**Vorgegebener Text**

Neuer Geschäftsführer beim Göttinger Symphonie Orchester

© Göttinger Symphonie Orchester
Text von: redaktion

Der Wiener Orchestermanager und Violinist Christian Tachezi wird am ersten Februar 2011 neuer Geschäftsführer des Göttinger Symphonie Orchesters. Der 40-jährige Österreicher will sich unter anderem dafür einsetzen, national wie international neue Akzente zu setzen.

Der Wiener Orchestermanager und Geiger Christian Tachezi wird zum 1. Februar 2011 das Amt des Geschäftsführers übernehmen und tritt damit die Nachfolge von Ulfert Woydt an.

Wie der Vorsitzende des Trägervereins, Rainer Kallmann, betonte, konnte Tachezi insbesondere durch seine zweifache Qualifikation gegenüber seinen zahlreichen Mitbewerbern punkten.

Als Violinist kenne er die Sorgen und Nöte der Musiker. Zugleich habe er unter anderem durch die geschäftliche Leitung des „Concentus Musicus Wien“ wertvolle Erfahrungen in der ökonomischen Orchesterleitung sammeln können und verfüge über hervorragende Kontakte zu anderen Ensembles, Künstlern und Veranstaltern.

**Gespeicherte Daten**
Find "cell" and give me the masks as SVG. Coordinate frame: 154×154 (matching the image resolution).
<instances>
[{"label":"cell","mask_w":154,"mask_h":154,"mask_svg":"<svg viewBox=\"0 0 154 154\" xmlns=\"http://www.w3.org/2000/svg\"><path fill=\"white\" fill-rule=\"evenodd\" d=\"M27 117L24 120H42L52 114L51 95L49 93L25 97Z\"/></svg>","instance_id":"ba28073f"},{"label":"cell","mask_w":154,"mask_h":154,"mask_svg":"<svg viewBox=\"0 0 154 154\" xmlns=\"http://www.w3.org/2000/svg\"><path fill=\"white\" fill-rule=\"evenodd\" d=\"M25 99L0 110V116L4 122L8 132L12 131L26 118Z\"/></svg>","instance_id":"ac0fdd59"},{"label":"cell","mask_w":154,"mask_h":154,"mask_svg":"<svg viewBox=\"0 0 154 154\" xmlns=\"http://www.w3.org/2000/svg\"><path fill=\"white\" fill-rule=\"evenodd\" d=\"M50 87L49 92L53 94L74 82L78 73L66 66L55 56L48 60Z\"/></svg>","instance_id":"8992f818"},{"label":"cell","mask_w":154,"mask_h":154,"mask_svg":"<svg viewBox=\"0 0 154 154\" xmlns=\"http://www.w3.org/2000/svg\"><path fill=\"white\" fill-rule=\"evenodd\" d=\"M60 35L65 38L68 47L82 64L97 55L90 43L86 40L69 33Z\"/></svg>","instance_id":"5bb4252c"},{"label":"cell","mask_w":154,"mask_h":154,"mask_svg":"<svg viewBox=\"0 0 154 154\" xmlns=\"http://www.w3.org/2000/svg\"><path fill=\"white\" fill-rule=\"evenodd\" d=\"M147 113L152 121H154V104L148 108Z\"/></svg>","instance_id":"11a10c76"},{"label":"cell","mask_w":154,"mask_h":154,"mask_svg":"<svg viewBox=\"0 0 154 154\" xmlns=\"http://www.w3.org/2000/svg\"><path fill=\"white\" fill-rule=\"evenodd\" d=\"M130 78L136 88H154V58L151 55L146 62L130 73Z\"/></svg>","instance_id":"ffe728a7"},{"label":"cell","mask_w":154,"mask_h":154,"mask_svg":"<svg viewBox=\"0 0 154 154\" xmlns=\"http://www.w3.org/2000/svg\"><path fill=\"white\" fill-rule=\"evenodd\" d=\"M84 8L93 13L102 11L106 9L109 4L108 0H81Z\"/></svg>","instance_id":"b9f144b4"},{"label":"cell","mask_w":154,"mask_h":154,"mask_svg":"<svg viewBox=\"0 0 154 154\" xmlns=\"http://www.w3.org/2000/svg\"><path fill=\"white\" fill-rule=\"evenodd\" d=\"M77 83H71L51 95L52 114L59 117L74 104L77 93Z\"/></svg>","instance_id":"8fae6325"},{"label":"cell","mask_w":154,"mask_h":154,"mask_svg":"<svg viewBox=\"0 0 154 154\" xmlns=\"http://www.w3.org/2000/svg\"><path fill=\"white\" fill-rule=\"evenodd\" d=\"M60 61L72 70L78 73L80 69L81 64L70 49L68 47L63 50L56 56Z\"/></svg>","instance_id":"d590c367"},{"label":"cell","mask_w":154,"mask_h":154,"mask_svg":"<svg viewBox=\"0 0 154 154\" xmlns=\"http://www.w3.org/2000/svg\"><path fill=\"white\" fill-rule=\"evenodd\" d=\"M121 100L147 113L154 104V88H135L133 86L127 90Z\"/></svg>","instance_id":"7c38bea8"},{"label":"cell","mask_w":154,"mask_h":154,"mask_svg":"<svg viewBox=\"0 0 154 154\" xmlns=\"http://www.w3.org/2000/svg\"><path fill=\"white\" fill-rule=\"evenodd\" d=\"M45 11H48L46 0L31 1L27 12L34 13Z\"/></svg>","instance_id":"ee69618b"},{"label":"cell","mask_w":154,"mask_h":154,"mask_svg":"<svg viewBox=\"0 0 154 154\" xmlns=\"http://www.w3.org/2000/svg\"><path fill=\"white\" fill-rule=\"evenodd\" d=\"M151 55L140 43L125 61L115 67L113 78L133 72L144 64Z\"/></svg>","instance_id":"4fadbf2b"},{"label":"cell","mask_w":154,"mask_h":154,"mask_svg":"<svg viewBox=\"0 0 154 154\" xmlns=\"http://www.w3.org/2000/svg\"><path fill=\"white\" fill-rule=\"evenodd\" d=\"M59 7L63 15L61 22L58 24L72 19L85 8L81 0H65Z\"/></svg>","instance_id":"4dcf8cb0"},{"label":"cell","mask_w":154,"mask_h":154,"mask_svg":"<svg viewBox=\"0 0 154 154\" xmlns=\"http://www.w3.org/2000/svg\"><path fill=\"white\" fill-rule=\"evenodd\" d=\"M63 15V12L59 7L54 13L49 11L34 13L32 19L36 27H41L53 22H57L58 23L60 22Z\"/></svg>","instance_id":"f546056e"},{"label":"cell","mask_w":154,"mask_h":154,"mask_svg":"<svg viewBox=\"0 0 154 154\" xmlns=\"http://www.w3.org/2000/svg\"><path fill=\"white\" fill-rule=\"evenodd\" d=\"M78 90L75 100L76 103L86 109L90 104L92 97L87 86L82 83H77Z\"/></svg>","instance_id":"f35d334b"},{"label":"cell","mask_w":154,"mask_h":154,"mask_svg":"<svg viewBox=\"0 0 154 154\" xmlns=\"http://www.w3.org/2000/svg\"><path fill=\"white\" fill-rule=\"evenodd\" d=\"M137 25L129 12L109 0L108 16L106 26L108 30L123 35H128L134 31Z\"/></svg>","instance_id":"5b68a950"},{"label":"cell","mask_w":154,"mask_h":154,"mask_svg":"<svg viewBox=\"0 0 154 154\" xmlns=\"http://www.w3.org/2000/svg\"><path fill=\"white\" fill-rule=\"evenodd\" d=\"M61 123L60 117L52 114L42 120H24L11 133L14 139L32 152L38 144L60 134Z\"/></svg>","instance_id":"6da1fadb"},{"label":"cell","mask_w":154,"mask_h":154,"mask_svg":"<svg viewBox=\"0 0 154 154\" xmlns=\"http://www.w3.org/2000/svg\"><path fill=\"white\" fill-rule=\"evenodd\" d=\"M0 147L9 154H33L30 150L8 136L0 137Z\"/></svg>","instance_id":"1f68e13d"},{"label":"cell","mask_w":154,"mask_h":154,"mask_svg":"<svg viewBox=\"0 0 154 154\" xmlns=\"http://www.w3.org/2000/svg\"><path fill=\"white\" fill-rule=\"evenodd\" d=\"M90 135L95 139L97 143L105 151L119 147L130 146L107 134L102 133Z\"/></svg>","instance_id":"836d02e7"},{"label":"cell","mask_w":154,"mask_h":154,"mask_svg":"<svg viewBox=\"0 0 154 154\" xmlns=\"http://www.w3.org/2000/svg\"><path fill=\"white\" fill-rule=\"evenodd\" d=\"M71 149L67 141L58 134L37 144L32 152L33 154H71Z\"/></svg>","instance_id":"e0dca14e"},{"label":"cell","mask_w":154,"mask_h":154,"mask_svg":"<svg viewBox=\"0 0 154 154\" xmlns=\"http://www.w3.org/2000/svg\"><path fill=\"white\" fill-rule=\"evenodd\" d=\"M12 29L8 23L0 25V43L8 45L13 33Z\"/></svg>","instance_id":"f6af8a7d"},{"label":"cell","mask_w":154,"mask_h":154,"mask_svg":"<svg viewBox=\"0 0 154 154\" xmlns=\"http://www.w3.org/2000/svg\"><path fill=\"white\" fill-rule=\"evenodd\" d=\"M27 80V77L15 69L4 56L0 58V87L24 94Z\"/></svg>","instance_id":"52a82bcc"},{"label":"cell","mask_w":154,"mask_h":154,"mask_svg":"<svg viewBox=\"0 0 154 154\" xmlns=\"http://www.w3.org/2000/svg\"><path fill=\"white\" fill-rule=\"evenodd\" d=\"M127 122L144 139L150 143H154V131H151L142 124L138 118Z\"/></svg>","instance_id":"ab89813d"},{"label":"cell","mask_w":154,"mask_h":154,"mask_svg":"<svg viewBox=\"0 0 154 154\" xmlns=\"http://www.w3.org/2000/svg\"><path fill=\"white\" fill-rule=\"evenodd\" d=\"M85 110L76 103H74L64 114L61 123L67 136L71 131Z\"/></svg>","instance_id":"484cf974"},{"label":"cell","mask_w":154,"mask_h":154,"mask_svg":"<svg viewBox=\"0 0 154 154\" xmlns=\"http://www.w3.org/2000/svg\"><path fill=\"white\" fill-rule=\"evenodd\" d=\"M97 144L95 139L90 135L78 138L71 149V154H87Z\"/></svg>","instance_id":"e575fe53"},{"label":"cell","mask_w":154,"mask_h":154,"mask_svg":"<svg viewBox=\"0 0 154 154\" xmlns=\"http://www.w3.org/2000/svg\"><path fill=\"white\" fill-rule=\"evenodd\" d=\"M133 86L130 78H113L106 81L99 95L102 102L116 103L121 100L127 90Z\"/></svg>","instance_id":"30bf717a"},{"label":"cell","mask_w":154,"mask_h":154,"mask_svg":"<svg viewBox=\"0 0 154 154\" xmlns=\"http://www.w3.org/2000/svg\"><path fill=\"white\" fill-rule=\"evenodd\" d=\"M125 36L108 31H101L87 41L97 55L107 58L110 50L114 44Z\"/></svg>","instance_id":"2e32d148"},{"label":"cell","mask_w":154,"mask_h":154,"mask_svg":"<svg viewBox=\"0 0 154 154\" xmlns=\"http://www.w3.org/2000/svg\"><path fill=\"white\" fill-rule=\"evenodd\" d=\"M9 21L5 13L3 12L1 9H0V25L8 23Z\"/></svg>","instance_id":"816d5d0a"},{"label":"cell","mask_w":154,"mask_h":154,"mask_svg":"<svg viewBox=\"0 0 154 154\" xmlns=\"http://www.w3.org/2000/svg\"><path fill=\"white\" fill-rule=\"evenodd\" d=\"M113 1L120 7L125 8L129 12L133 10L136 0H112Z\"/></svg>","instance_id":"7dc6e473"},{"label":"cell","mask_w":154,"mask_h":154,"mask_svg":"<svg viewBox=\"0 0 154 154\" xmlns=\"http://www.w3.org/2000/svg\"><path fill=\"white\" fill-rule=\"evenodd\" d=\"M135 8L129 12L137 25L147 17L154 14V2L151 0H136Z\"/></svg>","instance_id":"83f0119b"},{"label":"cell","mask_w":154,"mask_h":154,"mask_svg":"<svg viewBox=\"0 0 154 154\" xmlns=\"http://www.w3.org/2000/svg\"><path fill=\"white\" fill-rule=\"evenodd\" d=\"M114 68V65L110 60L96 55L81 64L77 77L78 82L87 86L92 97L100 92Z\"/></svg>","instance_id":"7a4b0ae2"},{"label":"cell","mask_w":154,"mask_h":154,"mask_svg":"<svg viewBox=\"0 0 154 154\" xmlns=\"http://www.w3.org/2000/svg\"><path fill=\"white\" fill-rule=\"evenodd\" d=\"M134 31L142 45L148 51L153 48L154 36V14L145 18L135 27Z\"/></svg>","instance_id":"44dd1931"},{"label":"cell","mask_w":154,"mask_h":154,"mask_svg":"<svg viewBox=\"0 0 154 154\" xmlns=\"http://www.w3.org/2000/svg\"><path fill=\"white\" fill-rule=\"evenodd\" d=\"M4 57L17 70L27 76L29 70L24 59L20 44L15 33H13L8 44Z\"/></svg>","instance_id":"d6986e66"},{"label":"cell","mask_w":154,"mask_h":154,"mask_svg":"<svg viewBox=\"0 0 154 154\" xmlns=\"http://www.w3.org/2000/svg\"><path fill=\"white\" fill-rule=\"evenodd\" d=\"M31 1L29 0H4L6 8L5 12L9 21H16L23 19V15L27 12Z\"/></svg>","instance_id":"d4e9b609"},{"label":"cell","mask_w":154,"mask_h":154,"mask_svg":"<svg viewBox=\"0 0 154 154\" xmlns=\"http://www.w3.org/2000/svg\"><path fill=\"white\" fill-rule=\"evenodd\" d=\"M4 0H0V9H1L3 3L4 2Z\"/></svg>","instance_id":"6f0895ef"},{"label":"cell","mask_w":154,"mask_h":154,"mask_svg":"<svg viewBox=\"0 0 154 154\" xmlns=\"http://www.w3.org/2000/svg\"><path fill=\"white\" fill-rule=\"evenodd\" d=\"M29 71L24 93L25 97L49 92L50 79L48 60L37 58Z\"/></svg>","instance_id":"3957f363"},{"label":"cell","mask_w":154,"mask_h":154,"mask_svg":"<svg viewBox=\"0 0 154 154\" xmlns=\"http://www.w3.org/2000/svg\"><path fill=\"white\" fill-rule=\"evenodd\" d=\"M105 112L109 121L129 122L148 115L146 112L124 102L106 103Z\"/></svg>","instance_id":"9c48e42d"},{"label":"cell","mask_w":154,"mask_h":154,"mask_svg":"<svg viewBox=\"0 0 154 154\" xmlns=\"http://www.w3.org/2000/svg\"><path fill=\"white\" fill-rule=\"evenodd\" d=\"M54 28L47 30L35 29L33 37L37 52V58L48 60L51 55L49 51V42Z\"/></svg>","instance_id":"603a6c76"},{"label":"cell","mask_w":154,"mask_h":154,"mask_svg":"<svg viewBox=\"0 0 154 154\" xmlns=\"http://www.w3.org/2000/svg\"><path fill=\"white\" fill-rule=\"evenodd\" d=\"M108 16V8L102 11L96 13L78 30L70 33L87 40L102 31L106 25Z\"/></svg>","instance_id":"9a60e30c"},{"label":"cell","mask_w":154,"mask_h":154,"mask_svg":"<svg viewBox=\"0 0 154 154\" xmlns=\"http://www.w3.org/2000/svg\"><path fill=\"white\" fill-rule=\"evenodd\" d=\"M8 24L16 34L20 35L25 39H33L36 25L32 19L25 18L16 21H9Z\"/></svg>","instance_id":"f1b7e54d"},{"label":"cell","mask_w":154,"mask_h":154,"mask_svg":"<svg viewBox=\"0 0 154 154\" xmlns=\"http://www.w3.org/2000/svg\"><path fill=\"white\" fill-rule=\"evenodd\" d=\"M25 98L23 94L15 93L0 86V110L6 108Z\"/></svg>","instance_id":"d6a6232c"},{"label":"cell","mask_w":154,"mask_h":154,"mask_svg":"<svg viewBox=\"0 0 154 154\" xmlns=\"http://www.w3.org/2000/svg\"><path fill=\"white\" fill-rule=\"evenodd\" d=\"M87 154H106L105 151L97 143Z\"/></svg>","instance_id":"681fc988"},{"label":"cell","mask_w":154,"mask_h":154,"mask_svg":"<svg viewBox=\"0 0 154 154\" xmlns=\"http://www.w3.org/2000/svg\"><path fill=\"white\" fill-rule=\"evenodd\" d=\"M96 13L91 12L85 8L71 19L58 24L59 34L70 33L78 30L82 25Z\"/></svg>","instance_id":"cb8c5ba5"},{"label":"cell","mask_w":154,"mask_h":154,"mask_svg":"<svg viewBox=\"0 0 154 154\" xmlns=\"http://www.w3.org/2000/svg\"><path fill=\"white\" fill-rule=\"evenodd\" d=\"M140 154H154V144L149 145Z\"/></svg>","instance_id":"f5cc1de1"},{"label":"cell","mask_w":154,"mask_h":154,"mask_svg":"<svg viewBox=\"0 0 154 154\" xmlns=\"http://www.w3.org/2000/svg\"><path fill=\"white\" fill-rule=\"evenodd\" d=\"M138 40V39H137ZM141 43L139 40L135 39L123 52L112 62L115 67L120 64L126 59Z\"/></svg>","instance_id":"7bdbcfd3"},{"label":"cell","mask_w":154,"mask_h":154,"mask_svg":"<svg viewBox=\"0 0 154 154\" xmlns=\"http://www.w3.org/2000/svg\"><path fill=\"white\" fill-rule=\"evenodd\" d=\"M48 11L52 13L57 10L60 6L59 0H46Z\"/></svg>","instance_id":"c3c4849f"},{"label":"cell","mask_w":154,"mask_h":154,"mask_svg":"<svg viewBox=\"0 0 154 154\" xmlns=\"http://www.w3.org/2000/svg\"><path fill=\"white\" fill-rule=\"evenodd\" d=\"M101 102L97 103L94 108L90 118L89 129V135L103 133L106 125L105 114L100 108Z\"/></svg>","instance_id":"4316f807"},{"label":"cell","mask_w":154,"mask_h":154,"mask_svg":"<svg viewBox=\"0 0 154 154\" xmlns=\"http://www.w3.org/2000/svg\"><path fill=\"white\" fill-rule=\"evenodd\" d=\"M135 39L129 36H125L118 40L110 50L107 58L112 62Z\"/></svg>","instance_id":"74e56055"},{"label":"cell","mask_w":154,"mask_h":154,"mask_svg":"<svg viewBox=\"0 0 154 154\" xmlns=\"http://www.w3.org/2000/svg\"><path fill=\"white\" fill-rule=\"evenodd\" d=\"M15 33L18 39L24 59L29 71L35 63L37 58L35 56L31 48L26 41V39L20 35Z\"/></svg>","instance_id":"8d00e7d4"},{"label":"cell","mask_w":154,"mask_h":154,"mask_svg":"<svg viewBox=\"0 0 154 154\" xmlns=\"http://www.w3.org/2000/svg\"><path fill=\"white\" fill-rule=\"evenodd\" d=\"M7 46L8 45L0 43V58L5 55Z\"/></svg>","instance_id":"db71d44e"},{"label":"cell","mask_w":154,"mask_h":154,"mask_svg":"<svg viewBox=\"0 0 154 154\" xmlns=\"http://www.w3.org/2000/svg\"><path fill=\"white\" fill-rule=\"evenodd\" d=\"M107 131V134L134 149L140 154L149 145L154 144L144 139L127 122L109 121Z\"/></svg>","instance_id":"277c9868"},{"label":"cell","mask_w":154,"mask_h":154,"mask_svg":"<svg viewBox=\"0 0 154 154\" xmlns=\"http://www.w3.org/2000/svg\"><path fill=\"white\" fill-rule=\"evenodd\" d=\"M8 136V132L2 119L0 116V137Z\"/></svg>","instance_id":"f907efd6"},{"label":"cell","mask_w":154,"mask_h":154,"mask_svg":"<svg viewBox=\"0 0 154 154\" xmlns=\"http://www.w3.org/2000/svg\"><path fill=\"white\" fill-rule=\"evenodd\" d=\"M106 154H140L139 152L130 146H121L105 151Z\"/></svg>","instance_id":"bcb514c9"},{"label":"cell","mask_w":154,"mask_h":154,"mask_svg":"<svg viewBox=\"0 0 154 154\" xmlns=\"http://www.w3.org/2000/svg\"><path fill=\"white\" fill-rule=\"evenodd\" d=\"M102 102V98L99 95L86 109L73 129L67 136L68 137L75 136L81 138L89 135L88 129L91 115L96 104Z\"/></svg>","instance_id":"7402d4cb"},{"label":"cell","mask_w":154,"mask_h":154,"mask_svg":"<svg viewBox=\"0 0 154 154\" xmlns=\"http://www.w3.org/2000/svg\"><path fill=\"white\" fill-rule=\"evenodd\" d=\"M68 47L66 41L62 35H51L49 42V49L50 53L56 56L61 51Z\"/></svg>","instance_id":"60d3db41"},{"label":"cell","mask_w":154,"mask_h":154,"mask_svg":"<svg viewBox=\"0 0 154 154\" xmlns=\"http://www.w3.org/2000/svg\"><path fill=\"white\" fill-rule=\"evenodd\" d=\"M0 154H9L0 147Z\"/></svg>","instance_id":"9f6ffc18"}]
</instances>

**Die Aufgabe**
Schreib den Text über den neuen Geschäftsführer des Göttinger Symphonie Orchesters nach seinem letzten Satz weiter. Das Material spielt hierfür keine Rolle.

**Deine Antwort**
Teamwork, verstärkte überregionale Präsenz und finanzielle Sicherheit – Tachezi hat sich hohe Ziele gesetzt, denen er gemeinsam mit Musikern und Orchesterverwaltung „gelassen und mutig entgegengehen“ möchte. Schließlich habe das Orchester durch seinen Chefdirigenten Christoph-Mathias Mueller ein künstlerisches Niveau erreicht, auf dem das Orchester international bestehen könne.

„Wir können und müssen uns zeigen“, so der 40-Jährige. So soll die hohe Qualität des einzigen niedersächsischen Symphonieorchesters, das nicht an eine Bühne gebunden ist, zukünftig wesentlich stärker überregional und auch international präsentiert werden.

Dazu müssten bezüglich der Auswahl der Engagements sicherlich neue Linien entwickelt und Prioritäten gesetzt werden. Zugleich müsse weiterhin der Spagat zwischen Schulauftritten in der Region und hochkarätigen Konzerten geleistet werden. Schließlich sei die bestehende Kinder- und Jugendarbeit eine unerlässliche Investition in die Zukunft.